*SUPPLIED DATA:*

◇ ◇ ◇ ◇ ◇

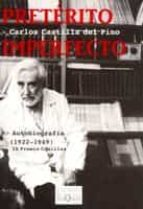 preterito imperfecto: autobiografia: (1922 1949) (ix premio comil las) carlos castilla del pino 9788483109847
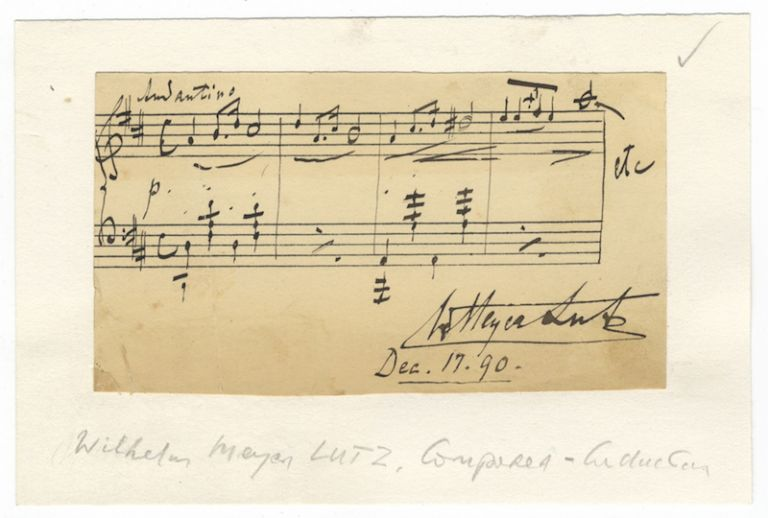 "Autograph musical quotation signed ""W. Meyer Lutz"" and dated December 18, [18]90. Wilhelm Meyer LUTZ."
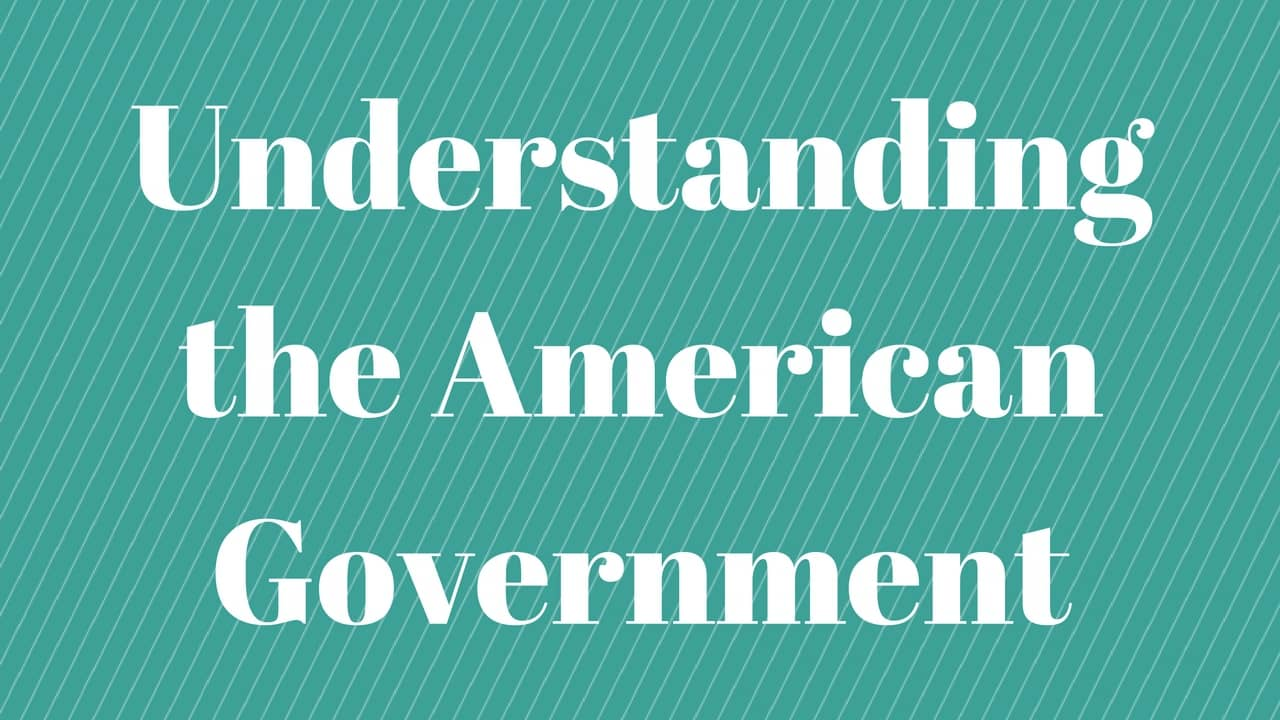 Understanding the American Government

◇ ◇ ◇ ◇ ◇

*PROBLEM STATEMENT:* Line by line, return the listing above exactly, dropping every picture.

*FINAL ANSWER:*
 preterito imperfecto: autobiografia: (1922 1949) (ix premio comil las) carlos castilla del pino 9788483109847
 "Autograph musical quotation signed ""W. Meyer Lutz"" and dated December 18, [18]90. Wilhelm Meyer LUTZ."
 Understanding the American Government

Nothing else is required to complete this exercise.